Wolf werden
Eines Tages wird auch zu mir der Wolf kommen, um mich zu seinesgleichen zu machen.
Es wird auf der Kirmes sein, wo ich schon seit Längerem auf der Suche nach Zerstreuung umher streife.
Ich werde mich kaum zur Wehr setzen, eher erleichtert sein, wie er mich da so in traulicher Umarmung fängt. Auf warmherzige Art wird er mir begreiflich machen, daß es jetzt auch für mich an der Zeit ist, endlich Wolf zu werden.
Wir kämen an einen Stand, wo Tiere in einen großen Häcksler geworfen und anschließend zu Würsten verarbeitet werden. Da würde der Wolf erklären, daß auch ich durch diesen Häcksler müsse, wenn ich denn ein Wolf werden wolle.
Ich würde mich zur Wehr setzen, weil seine riesenhaften Pranken mich bereits empor gehoben hätten.
Doch er würde sogleich inne halten und mir Trost zusprechen: Es gäbe einen anderen Weg.
Wir gehen ein weiteres Stück und gelangen an eine Schießbude mit Pappfiguren.

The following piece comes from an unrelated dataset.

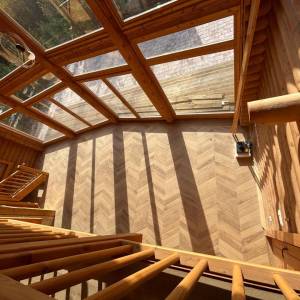 FUŽINE - Drvena kuća s okućnicom u blizini jezera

Der Wolf zeigt mir, wie Schützen mit Gewehren auf ihre Hälse schießen.
Ich spüre, daß auch er mir gern die Kehle zerfetzen würde, aber ich fürchte mich zu sehr.

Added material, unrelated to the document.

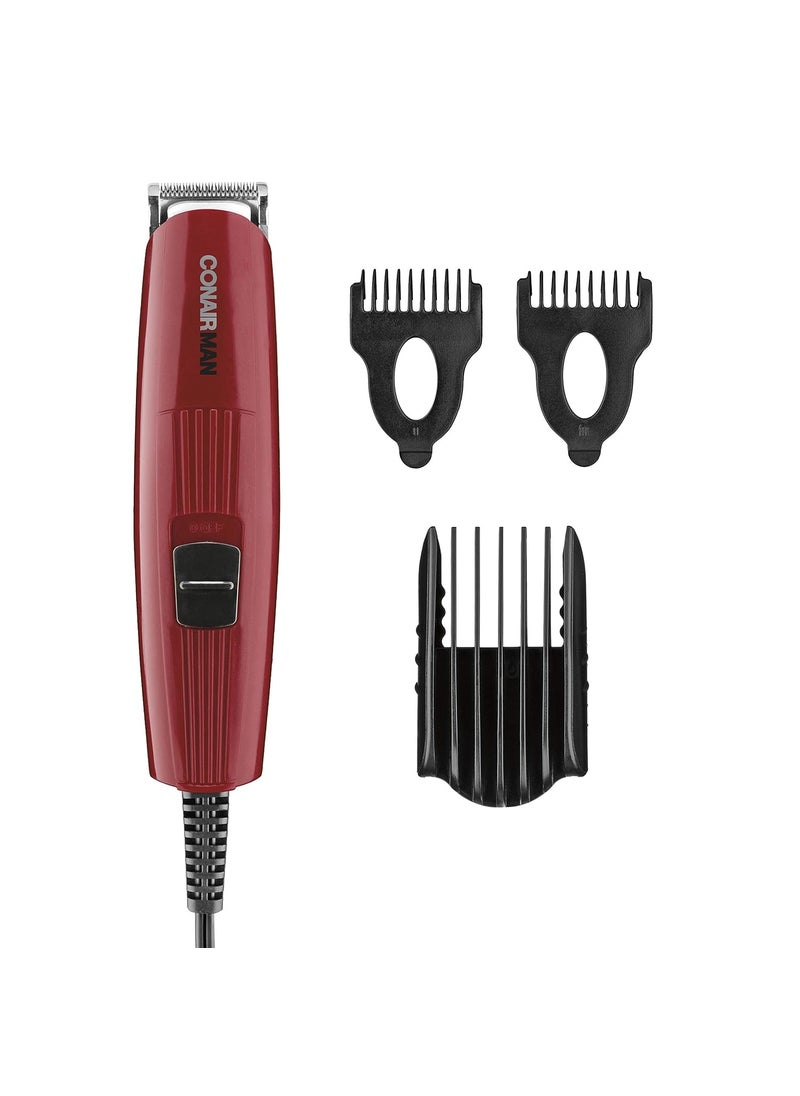 CONAIR ConairMAN Beard Trimmer for Men Includes Nose and Ear Hair Trimmer and 5Position Comb Attachment 4 piece Mens Grooming Kit Corded  - Image 2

Da packt der Wolf unter seinen Pelz und bringt ein Skalpell zum Vorschein.
"Diesmal mußt du aber wirklich vertrauen!", begehrt er mit heiserer Kehle, die nahe deiner Wange ruht.
Widerstrebend willigst du ein, weniger, um endlich Wolf zu werden, als vielmehr, um den Wolf, den du sehr magst, nicht schon wieder abzuweisen.
Du spürst nichts, als er eure rechten Augen entfernt, um sie vertauscht wieder einzusetzen.
Jetzt bist du also Wolf.
Und wie du befürchtet hattest, bleibt nichts als das blinde Auge und die Erinnerung.
Abermals umhüllt dich Einsamkeit wie ein bleierner Mantel, den zu tragen - ja, es ist seltsam - dir wieder leichter fällt.